* [Records for this task]
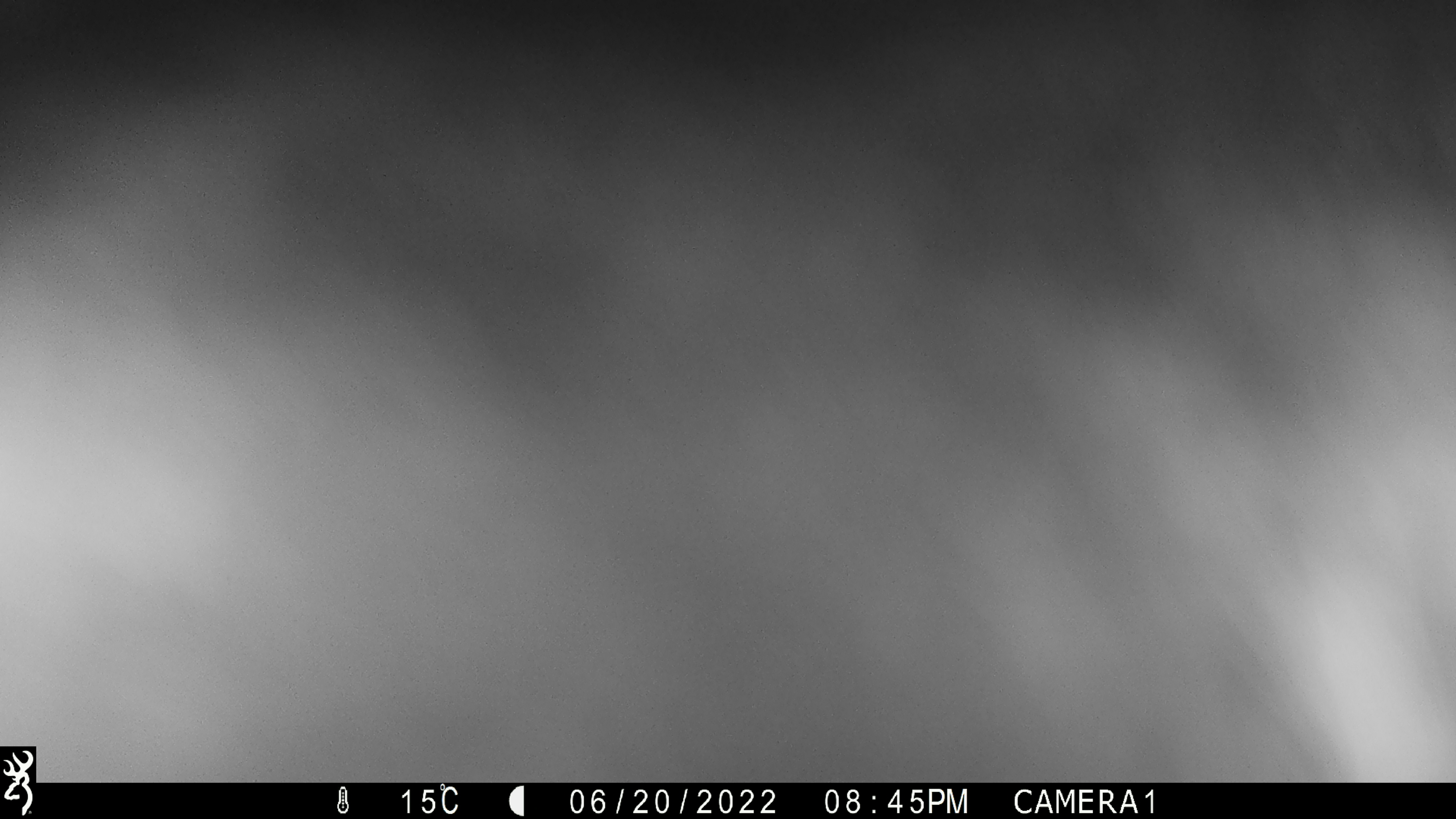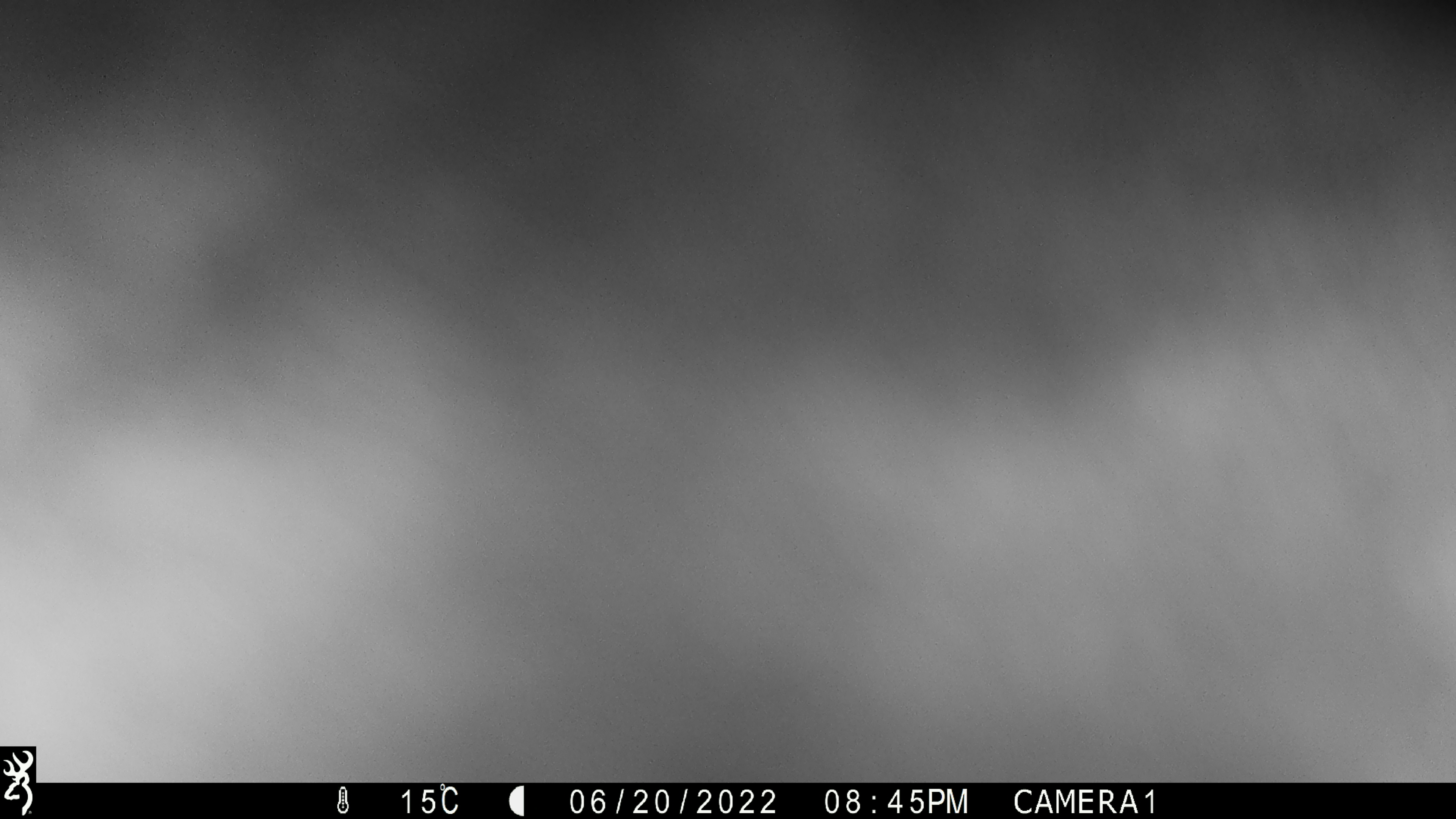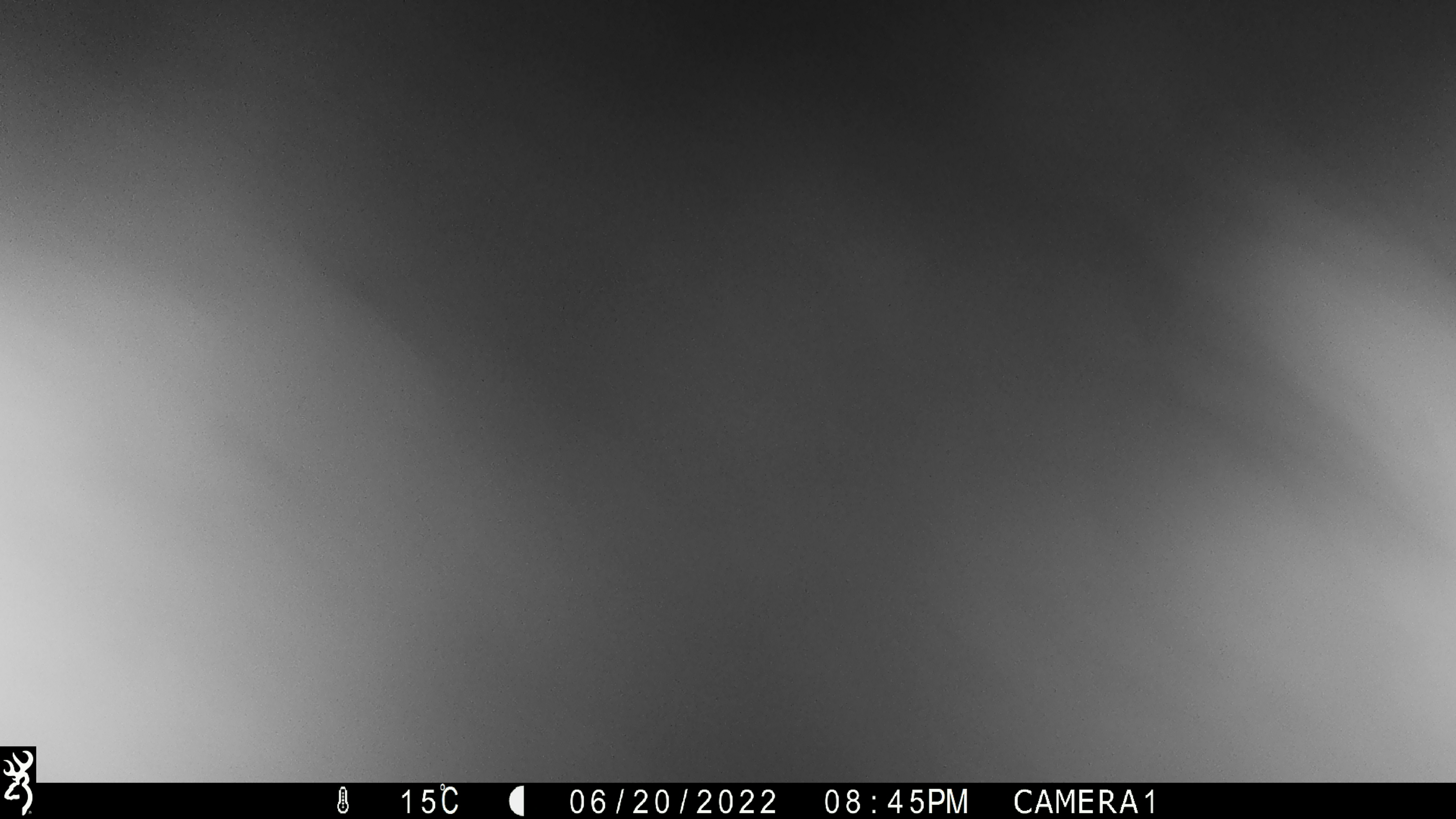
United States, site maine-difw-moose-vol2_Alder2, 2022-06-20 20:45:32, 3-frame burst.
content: unidentified animal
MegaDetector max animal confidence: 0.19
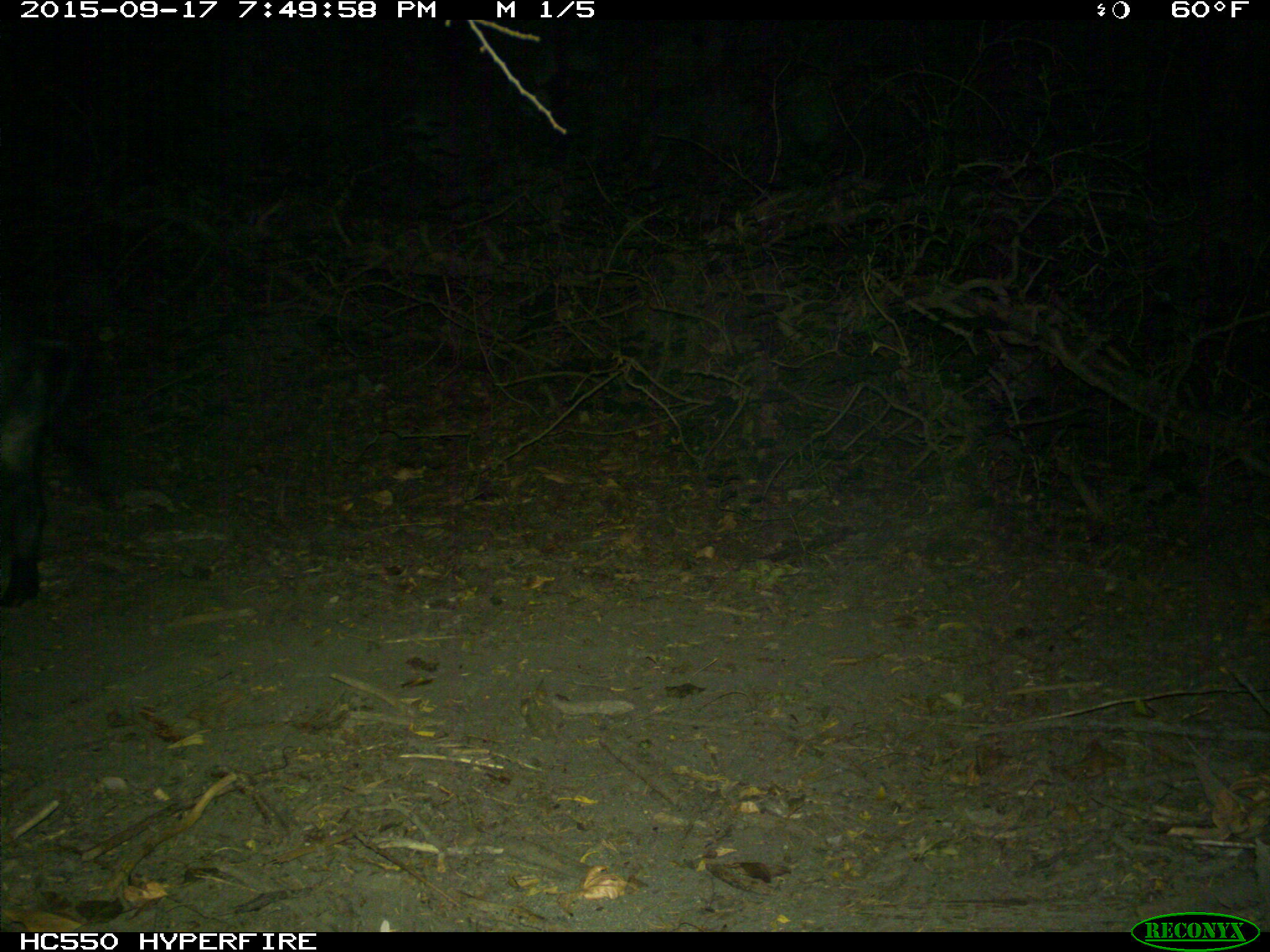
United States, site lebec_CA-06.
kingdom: Animalia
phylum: Chordata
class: Mammalia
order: Artiodactyla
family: Suidae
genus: Sus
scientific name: Sus scrofa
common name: wild boar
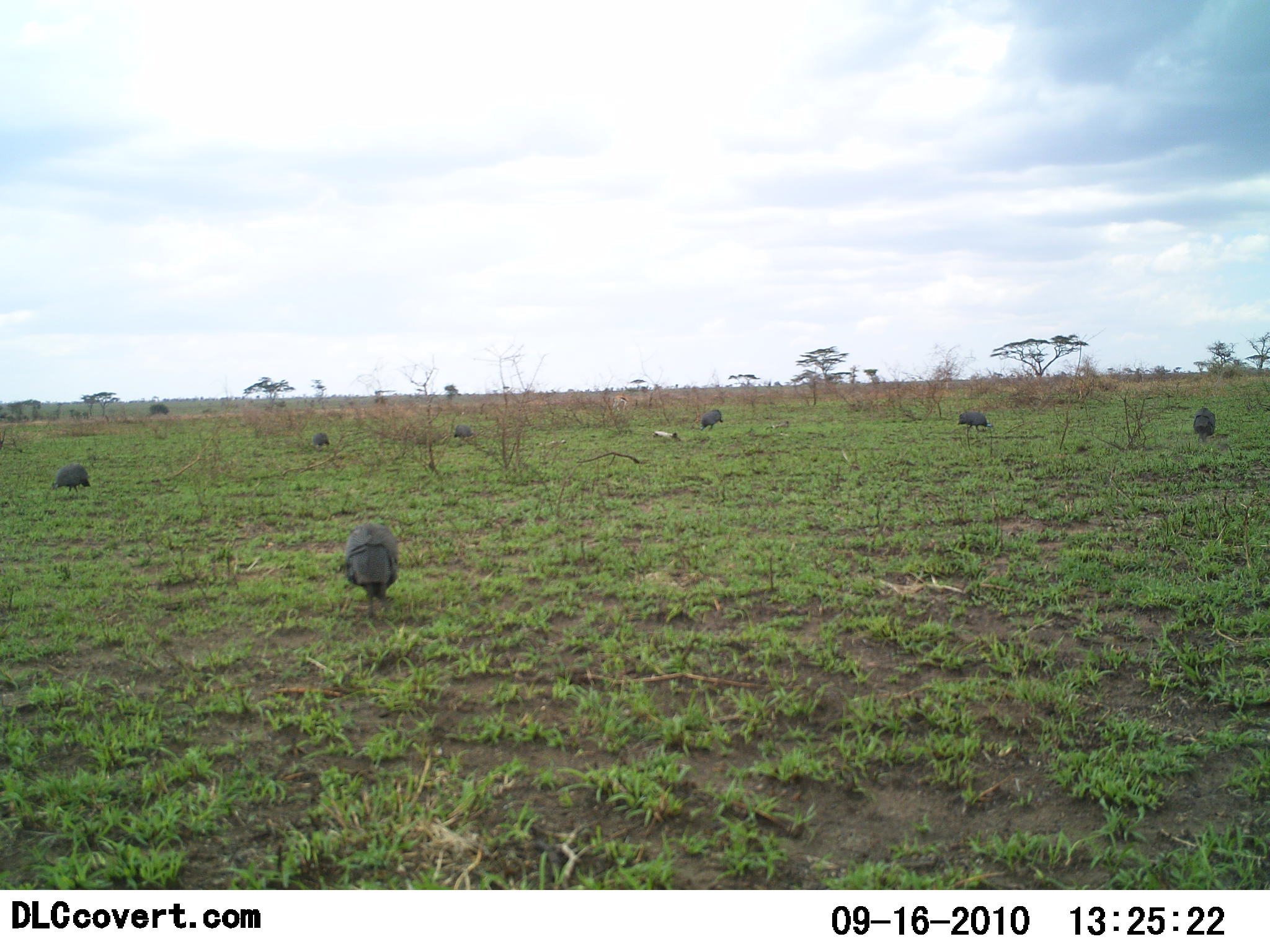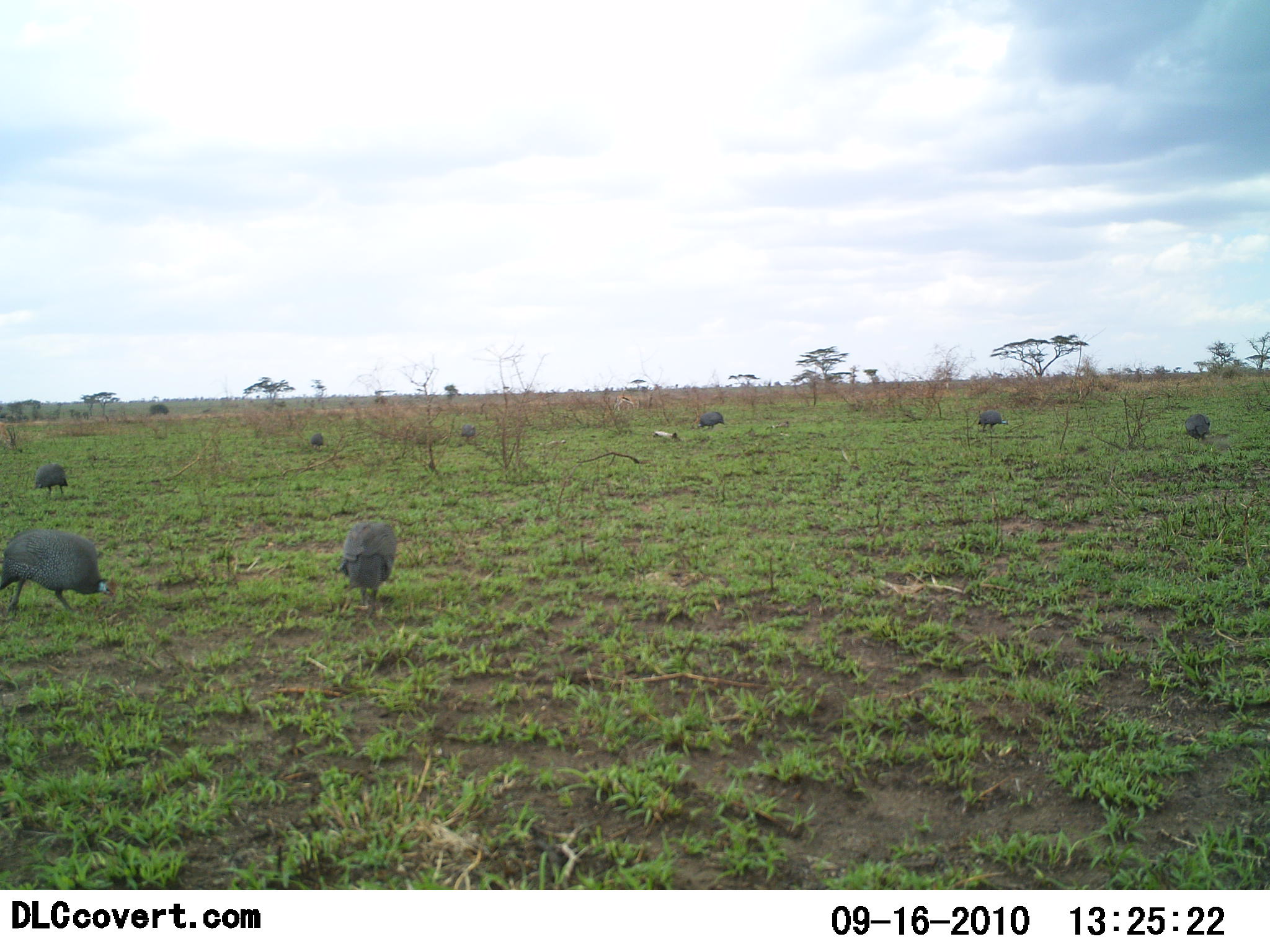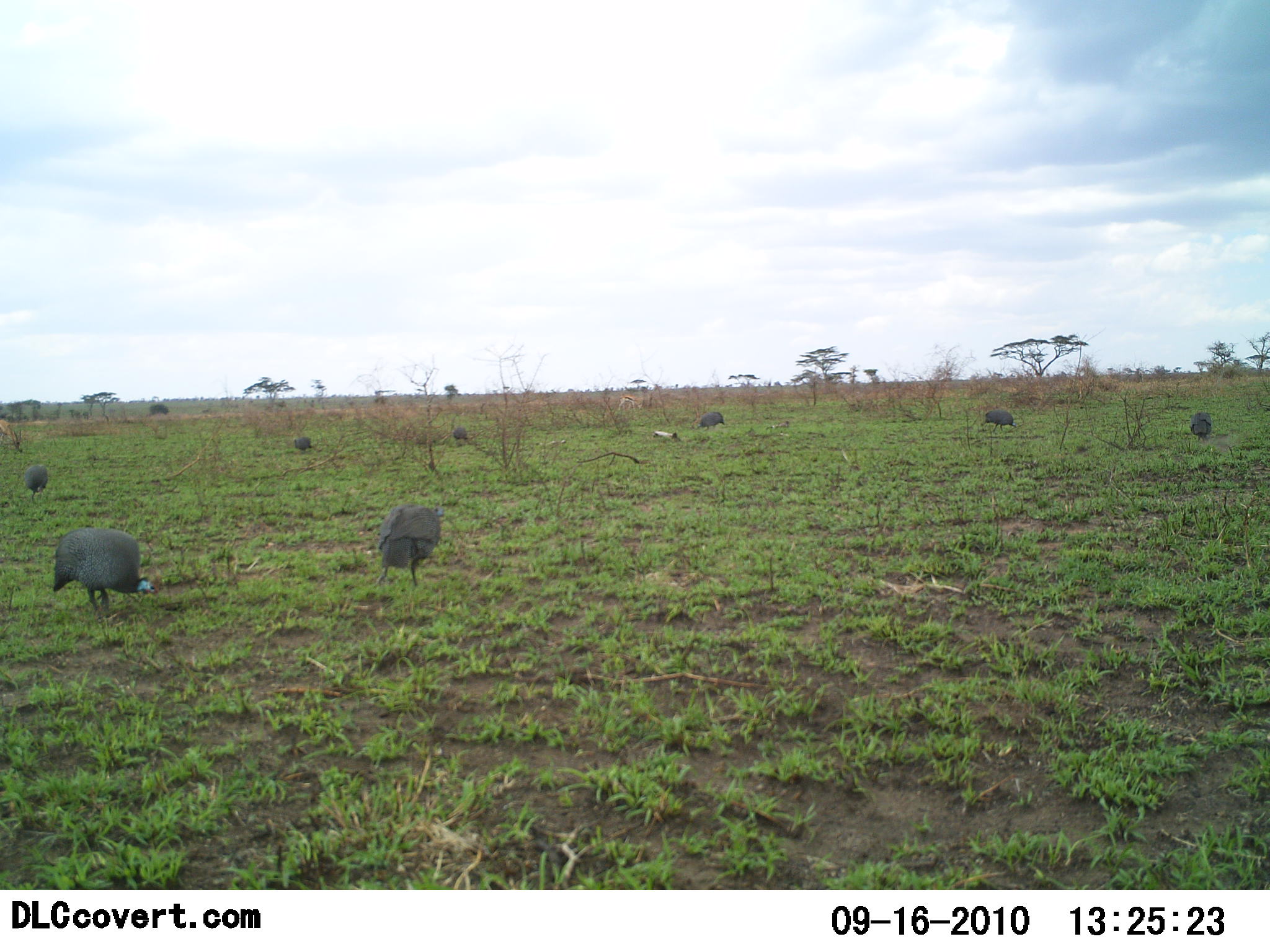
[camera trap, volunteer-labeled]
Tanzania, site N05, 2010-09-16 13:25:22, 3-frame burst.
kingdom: Animalia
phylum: Chordata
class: Aves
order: Galliformes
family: Numididae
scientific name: Numididae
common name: guinea fowl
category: guineafowl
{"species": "guineafowl (guinea fowl) (Numididae)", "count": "8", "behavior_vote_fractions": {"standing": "16%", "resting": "0%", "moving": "42%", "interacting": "0%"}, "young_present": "0%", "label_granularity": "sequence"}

* [Assignment] The entries are to be written out in full and exactly, apart from the pictures.

* [Answer for this exercise]
United States, site maine-difw-moose-vol2_Alder2, 2022-06-20 20:45:32, 3-frame burst.
content: unidentified animal
MegaDetector max animal confidence: 0.19
United States, site lebec_CA-06.
kingdom: Animalia
phylum: Chordata
class: Mammalia
order: Artiodactyla
family: Suidae
genus: Sus
scientific name: Sus scrofa
common name: wild boar
[camera trap, volunteer-labeled]
Tanzania, site N05, 2010-09-16 13:25:22, 3-frame burst.
kingdom: Animalia
phylum: Chordata
class: Aves
order: Galliformes
family: Numididae
scientific name: Numididae
common name: guinea fowl
category: guineafowl
{"species": "guineafowl (guinea fowl) (Numididae)", "count": "8", "behavior_vote_fractions": {"standing": "16%", "resting": "0%", "moving": "42%", "interacting": "0%"}, "young_present": "0%", "label_granularity": "sequence"}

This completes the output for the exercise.